Risk-Adjusted Performance

0 of 100

 
Weak
 
Strong
Very Weak
Over the last 90 days China Petroleum Chemical has generated negative risk-adjusted returns adding no value to investors with long positions. Despite somewhat strong basic indicators, China Petroleum is not utilizing all of its potentials. The current stock price disturbance, may contribute to short-term losses for the investors.
Integrated Electronic 

Risk-Adjusted Performance

2 of 100

 
Weak
 
Strong
Weak
Compared to the overall equity markets, risk-adjusted returns on investments in Integrated Electronic Systems are ranked lower than 2 (%) of all global equities and portfolios over the last 90 days. Despite somewhat weak basic indicators, Integrated Electronic may actually be approaching a critical reversion point that can send shares even higher in February 2025.

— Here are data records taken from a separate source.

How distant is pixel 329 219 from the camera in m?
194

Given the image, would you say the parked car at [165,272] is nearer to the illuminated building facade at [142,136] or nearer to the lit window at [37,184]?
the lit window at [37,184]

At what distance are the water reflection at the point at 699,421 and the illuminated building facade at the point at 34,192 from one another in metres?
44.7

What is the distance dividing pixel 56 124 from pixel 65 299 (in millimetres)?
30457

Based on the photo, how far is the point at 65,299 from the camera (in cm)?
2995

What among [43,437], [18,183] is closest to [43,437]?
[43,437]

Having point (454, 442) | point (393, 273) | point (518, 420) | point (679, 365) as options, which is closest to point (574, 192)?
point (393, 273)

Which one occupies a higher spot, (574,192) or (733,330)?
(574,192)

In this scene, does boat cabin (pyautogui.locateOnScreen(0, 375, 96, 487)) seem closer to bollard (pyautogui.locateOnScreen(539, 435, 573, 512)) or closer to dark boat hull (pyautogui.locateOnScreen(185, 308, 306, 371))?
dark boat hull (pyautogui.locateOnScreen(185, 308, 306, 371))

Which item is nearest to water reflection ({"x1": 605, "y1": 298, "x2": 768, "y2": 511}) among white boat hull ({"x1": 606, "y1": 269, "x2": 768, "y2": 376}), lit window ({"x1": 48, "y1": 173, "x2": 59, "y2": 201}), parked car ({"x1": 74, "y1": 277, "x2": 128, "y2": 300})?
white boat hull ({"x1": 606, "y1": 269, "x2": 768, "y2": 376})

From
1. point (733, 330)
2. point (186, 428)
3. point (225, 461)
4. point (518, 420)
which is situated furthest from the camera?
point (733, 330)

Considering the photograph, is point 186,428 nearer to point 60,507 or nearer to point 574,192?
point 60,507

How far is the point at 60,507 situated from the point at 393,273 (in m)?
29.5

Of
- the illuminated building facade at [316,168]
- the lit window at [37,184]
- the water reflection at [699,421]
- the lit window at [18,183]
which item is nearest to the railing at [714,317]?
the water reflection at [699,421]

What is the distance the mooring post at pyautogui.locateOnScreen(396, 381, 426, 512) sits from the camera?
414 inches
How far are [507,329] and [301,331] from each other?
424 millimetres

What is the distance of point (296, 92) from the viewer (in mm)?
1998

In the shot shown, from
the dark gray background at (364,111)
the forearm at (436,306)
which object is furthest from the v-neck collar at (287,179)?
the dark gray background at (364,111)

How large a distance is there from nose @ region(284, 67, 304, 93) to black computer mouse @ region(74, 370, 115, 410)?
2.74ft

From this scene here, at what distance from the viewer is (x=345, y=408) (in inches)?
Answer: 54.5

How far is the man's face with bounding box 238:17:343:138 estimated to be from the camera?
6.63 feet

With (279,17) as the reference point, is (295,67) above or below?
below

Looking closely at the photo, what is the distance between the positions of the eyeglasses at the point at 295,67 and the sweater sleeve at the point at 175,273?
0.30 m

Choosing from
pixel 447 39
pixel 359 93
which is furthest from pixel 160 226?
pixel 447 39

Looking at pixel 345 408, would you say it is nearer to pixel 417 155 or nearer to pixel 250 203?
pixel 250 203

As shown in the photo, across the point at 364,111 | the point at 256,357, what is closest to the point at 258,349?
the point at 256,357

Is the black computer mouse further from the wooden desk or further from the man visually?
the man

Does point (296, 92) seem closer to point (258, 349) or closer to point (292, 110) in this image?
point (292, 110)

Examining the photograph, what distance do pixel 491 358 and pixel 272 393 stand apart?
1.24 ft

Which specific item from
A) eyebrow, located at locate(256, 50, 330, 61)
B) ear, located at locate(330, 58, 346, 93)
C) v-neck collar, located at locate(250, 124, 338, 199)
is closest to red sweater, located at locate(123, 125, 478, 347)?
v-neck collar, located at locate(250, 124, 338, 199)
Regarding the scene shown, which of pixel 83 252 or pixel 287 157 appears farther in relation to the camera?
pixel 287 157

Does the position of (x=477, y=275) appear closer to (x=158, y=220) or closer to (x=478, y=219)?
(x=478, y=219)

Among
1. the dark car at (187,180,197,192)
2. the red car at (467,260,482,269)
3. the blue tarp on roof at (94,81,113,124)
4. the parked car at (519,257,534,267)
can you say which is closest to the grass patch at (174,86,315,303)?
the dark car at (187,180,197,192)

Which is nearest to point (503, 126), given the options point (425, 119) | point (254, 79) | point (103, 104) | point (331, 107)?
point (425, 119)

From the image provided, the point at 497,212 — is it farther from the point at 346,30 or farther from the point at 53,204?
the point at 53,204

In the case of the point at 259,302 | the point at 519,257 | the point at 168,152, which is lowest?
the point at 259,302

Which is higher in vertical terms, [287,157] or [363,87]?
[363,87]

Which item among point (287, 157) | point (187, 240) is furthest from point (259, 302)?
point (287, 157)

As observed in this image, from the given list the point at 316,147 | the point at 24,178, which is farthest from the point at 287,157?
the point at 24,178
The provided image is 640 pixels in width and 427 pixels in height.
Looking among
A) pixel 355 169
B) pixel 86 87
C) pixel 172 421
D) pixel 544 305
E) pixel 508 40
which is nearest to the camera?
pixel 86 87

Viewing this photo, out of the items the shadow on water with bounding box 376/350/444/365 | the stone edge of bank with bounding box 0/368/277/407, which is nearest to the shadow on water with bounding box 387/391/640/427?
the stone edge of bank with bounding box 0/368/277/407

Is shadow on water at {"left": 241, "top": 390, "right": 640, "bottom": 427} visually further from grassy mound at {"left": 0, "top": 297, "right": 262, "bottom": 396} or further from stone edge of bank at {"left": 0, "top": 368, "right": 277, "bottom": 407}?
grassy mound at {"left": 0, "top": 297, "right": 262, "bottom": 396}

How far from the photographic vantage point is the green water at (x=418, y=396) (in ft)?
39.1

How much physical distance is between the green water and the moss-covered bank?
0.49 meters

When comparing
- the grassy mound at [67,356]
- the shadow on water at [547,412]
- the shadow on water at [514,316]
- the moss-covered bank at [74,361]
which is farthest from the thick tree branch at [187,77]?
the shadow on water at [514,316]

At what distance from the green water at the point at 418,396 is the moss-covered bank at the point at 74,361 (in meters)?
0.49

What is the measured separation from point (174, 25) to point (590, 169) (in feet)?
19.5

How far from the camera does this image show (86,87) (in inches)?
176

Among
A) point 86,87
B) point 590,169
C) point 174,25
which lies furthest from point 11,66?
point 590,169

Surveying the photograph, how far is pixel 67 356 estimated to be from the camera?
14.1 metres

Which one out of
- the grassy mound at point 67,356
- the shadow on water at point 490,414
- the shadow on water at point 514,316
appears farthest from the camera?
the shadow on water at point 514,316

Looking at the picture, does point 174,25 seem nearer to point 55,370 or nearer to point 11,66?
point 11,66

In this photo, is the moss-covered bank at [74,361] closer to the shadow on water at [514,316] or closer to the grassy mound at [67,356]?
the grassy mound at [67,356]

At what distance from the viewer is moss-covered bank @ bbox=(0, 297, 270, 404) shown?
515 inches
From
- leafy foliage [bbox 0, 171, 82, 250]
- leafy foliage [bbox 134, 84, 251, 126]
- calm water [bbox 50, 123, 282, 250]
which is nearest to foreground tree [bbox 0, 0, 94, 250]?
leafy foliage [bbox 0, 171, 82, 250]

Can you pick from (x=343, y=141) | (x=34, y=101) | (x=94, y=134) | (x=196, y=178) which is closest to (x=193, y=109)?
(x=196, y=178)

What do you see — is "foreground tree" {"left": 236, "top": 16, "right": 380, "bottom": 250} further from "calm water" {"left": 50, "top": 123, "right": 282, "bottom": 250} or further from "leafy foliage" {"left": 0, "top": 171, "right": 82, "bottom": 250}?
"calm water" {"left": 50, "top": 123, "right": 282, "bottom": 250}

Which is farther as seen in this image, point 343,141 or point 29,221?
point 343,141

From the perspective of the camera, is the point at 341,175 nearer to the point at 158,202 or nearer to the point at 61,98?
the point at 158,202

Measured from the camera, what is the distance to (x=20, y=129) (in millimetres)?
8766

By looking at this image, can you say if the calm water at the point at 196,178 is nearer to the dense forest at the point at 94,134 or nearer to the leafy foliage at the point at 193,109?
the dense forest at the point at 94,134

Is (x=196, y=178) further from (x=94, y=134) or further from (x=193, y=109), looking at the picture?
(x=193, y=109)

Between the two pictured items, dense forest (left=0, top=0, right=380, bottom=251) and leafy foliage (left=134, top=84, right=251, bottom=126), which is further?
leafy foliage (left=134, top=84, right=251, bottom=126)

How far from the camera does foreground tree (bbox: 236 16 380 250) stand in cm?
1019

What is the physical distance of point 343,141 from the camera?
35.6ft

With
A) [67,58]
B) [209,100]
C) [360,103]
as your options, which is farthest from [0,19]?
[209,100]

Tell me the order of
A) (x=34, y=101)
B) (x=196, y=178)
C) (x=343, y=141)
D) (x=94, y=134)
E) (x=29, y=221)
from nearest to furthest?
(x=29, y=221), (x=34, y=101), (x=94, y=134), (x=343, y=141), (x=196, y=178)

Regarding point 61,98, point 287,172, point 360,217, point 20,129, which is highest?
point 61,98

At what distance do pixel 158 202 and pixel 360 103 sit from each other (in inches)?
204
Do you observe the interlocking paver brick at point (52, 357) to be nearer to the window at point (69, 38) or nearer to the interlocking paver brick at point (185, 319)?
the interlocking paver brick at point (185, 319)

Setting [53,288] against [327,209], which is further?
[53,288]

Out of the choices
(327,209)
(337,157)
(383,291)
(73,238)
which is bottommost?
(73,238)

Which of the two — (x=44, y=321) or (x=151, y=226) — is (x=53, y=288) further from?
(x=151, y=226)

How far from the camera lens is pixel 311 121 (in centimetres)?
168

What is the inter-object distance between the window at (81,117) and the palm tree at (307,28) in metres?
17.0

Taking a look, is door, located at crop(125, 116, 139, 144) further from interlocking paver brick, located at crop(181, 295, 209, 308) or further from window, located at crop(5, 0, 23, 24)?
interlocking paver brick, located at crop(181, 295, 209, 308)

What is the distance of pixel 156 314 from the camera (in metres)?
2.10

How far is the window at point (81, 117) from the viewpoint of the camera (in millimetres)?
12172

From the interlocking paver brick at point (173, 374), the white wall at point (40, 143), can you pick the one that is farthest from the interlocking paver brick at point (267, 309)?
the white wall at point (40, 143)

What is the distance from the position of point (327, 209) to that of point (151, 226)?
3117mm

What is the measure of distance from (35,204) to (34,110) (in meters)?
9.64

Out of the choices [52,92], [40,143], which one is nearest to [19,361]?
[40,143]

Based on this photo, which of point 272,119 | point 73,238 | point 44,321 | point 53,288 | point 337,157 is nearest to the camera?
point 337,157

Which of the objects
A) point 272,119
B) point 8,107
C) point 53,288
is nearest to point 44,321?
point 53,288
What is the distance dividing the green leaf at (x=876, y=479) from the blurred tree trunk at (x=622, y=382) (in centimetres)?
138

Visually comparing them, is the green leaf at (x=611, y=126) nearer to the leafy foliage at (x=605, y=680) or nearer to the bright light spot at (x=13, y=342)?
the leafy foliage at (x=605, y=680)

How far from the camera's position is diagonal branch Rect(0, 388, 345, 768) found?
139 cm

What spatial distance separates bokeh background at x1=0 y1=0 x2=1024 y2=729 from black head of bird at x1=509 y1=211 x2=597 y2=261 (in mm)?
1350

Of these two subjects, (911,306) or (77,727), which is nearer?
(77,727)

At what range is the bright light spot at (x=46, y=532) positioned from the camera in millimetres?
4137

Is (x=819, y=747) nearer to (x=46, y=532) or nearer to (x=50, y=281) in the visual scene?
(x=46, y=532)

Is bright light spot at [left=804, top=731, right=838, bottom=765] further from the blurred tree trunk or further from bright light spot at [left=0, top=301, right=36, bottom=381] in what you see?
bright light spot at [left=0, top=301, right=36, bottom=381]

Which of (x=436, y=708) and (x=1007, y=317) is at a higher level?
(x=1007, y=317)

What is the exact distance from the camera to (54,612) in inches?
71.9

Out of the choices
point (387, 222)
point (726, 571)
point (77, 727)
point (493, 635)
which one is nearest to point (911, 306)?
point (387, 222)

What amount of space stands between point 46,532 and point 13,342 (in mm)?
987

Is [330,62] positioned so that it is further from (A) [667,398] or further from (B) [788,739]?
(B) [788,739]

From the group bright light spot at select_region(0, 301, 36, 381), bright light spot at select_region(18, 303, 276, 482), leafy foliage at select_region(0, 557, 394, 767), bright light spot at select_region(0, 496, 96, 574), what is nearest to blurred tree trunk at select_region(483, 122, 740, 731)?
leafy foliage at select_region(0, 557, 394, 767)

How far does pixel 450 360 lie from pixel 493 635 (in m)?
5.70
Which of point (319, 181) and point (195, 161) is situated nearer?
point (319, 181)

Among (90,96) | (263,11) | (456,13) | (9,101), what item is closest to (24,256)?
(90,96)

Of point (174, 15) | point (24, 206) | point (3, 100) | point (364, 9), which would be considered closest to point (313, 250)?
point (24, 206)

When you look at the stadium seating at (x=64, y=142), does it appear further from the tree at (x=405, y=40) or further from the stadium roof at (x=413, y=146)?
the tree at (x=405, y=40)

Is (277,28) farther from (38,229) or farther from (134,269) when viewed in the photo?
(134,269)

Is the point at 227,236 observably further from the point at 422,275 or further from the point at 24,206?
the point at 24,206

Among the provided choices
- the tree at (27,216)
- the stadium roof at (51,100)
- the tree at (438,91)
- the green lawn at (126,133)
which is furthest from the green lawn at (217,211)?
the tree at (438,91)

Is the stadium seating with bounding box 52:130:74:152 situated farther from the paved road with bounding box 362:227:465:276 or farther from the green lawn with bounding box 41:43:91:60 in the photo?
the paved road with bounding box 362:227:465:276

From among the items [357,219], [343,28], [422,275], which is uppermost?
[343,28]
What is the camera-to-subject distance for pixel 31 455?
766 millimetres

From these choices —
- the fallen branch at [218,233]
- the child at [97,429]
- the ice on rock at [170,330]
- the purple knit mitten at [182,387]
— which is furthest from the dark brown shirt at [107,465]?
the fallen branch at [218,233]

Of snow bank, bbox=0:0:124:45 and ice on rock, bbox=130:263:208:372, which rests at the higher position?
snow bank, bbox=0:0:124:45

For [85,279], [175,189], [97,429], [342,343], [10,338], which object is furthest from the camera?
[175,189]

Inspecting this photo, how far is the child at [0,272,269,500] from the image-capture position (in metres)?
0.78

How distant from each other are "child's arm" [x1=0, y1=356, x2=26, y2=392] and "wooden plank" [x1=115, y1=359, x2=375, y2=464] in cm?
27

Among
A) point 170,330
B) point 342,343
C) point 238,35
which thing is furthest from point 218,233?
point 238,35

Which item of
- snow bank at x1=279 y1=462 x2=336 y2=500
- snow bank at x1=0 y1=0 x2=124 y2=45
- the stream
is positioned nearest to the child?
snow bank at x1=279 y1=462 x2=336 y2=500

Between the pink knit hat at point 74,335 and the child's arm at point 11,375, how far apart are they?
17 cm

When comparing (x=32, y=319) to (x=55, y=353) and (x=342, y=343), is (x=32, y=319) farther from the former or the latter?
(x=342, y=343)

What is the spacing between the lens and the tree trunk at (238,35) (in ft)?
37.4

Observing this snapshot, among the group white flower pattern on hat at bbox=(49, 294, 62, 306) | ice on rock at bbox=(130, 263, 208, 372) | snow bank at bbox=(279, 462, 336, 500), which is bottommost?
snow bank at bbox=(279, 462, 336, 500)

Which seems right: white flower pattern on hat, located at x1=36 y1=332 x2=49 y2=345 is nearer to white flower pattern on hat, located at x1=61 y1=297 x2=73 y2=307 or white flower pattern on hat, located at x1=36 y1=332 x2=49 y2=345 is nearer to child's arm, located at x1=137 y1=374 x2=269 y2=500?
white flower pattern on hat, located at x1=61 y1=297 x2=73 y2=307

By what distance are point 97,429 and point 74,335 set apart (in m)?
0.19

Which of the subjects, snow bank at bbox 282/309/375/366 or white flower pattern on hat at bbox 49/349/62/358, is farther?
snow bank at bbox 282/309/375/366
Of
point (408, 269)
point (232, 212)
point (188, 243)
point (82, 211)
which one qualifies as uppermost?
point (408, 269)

China Petroleum and Integrated Electronic Volatility Contrast

   Predicted Return Density   
       Returns  

Pair Trading with China Petroleum and Integrated Electronic

The main advantage of trading using opposite China Petroleum and Integrated Electronic positions is that it hedges away some unsystematic risk. Because of two separate transactions, even if China Petroleum position performs unexpectedly, Integrated Electronic can make up some of the losses. Pair trading also minimizes risk from directional movements in the market. For example, if an entire industry or sector drops because of unexpected headlines, the short position in Integrated Electronic will offset losses from the drop in Integrated Electronic's long position.
The idea behind China Petroleum Chemical and Integrated Electronic Systems pairs trading is to make the combined position market-neutral, meaning the overall market's direction will not affect its win or loss (or potential downside or upside). This can be achieved by designing a pairs trade with two highly correlated stocks or equities that operate in a similar space or sector, making it possible to obtain profits through simple and relatively low-risk investment.
Check out your portfolio center.
Note that this page's information should be used as a complementary analysis to find the right mix of equity instruments to add to your existing portfolios or create a brand new portfolio. You can also try the Instant Ratings module to determine any equity ratings based on digital recommendations. Macroaxis instant equity ratings are based on combination of fundamental analysis and risk-adjusted market performance.